-------- Dataset extract --------

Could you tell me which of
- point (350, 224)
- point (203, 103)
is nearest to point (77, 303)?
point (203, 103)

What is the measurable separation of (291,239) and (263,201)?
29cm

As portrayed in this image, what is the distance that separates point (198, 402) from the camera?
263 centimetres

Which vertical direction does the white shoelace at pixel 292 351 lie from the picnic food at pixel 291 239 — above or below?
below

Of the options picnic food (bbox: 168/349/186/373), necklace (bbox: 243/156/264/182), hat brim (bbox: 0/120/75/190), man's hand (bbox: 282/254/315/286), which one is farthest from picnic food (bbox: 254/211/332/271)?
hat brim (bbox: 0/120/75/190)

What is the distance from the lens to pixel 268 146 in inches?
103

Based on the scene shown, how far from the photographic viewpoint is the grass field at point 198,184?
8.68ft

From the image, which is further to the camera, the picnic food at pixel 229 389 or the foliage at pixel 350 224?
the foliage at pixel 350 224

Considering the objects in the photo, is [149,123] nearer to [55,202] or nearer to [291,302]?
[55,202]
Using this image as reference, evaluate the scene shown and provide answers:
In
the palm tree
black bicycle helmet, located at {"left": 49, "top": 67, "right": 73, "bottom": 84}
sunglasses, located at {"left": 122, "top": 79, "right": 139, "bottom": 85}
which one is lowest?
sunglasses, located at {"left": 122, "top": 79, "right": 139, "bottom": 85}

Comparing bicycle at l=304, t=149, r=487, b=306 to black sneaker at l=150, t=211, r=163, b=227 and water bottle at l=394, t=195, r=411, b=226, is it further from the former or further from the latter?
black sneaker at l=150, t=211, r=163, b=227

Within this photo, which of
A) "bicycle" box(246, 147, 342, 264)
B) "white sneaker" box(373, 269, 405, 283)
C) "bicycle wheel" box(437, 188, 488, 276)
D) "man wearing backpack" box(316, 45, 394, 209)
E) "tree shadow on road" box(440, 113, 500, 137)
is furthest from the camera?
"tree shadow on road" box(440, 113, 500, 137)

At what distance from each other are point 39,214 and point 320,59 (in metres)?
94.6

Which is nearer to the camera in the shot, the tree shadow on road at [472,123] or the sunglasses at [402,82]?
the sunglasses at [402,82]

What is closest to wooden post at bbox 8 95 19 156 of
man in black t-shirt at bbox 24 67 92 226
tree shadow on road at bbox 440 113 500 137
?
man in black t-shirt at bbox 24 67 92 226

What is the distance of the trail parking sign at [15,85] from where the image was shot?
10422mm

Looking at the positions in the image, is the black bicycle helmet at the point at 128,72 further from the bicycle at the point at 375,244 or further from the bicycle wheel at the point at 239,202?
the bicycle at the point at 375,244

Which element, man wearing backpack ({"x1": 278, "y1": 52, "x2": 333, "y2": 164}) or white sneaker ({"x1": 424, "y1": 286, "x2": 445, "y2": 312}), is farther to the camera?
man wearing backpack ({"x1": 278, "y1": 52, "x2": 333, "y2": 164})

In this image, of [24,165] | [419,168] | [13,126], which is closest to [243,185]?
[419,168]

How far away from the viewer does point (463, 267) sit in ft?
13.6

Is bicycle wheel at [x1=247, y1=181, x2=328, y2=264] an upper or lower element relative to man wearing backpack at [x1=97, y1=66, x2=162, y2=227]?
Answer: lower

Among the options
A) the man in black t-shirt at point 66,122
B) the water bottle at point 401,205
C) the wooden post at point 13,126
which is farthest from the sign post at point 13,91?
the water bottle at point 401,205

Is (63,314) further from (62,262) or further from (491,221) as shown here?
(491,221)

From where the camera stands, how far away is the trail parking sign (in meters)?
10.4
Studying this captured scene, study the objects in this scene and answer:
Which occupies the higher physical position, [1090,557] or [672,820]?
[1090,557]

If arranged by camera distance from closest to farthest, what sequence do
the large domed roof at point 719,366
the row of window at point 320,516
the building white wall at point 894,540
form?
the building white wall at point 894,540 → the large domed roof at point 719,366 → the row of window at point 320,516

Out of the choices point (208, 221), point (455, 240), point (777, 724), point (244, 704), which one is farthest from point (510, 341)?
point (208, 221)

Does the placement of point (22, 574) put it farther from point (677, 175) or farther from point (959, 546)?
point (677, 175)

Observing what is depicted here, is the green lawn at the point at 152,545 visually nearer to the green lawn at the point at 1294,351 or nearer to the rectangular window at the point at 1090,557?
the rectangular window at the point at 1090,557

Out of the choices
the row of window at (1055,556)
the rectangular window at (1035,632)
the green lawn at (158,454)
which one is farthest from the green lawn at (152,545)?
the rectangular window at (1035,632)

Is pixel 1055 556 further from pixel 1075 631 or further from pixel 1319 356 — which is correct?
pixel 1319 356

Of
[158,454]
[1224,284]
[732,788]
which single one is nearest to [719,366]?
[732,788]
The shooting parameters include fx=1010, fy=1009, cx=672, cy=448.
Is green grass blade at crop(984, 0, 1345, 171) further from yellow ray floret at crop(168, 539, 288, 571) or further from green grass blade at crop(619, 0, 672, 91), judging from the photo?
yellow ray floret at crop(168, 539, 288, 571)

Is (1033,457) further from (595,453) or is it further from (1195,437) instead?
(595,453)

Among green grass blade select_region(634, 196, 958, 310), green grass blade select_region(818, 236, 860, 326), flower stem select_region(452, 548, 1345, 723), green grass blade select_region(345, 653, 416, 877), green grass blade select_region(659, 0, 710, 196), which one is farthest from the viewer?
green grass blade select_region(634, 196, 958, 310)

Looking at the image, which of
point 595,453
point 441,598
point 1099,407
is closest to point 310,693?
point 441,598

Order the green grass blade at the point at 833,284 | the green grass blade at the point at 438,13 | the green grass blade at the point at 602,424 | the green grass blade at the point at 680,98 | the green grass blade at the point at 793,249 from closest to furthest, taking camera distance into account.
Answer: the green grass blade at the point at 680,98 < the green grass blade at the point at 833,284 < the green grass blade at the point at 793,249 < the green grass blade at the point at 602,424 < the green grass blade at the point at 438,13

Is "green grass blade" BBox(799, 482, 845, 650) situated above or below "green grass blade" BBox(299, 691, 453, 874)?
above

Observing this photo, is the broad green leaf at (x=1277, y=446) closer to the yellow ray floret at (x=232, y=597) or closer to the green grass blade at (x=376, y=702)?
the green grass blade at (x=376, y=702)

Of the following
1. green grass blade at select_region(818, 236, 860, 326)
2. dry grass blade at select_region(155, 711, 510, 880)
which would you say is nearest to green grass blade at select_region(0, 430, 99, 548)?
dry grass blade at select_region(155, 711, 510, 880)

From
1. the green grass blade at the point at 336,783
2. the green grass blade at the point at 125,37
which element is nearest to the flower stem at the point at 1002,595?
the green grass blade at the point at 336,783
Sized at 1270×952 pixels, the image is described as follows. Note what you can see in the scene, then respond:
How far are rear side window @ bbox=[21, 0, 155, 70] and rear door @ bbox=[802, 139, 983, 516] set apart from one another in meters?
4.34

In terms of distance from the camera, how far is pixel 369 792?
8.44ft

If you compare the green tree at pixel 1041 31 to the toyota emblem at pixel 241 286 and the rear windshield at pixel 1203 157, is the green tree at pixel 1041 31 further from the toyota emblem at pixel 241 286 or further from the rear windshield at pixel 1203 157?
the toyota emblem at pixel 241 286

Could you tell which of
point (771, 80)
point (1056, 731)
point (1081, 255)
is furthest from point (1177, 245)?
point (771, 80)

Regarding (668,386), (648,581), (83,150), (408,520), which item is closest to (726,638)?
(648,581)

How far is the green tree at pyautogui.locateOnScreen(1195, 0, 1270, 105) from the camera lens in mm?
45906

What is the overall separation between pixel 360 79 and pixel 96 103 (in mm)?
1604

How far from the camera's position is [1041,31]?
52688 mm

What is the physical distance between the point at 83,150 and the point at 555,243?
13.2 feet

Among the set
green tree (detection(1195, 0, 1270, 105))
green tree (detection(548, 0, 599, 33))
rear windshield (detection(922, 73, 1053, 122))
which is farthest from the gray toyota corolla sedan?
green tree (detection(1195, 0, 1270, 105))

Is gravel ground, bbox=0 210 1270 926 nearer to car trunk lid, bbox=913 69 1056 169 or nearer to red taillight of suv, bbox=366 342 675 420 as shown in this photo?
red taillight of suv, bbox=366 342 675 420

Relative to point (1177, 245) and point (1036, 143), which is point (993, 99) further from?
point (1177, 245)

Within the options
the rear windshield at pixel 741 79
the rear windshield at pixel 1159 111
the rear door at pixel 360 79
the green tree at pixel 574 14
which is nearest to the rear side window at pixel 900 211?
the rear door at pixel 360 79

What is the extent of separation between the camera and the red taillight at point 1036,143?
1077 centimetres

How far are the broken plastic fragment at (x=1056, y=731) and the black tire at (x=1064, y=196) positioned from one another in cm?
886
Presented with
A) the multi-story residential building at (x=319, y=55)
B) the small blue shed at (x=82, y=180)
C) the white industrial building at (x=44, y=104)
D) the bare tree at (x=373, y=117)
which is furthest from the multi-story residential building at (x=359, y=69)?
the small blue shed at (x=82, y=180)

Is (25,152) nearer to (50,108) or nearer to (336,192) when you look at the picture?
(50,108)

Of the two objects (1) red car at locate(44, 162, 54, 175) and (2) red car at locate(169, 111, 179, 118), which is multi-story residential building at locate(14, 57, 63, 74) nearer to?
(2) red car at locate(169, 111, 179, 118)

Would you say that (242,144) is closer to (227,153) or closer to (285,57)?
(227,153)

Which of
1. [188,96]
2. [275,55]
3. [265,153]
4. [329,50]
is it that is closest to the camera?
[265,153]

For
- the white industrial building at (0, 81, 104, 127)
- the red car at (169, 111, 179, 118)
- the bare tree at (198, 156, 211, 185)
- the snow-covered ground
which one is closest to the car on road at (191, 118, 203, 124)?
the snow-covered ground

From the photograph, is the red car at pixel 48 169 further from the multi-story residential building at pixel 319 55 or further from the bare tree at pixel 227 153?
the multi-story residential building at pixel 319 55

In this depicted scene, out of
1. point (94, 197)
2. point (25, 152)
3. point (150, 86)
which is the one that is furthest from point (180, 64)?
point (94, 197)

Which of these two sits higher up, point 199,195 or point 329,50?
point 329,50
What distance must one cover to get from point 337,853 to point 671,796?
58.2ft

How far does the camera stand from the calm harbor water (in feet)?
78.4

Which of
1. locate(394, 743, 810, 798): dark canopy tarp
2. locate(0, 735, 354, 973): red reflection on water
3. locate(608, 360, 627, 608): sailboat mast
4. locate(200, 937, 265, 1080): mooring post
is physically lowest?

--------

| What is expected |
Copy word for word the part of the entries above that opens with the line containing "Which of these" and runs through the end of the entries.

| Written solution |
Which of these two sits higher up, point 199,195 or point 329,50?
point 329,50
What distance must one cover to get from point 337,853 to point 671,796?
58.2ft

How far does the camera stand from the calm harbor water (in feet)?
78.4

Which of
1. locate(394, 743, 810, 798): dark canopy tarp
2. locate(0, 735, 354, 973): red reflection on water
3. locate(608, 360, 627, 608): sailboat mast
4. locate(200, 937, 265, 1080): mooring post
is physically lowest?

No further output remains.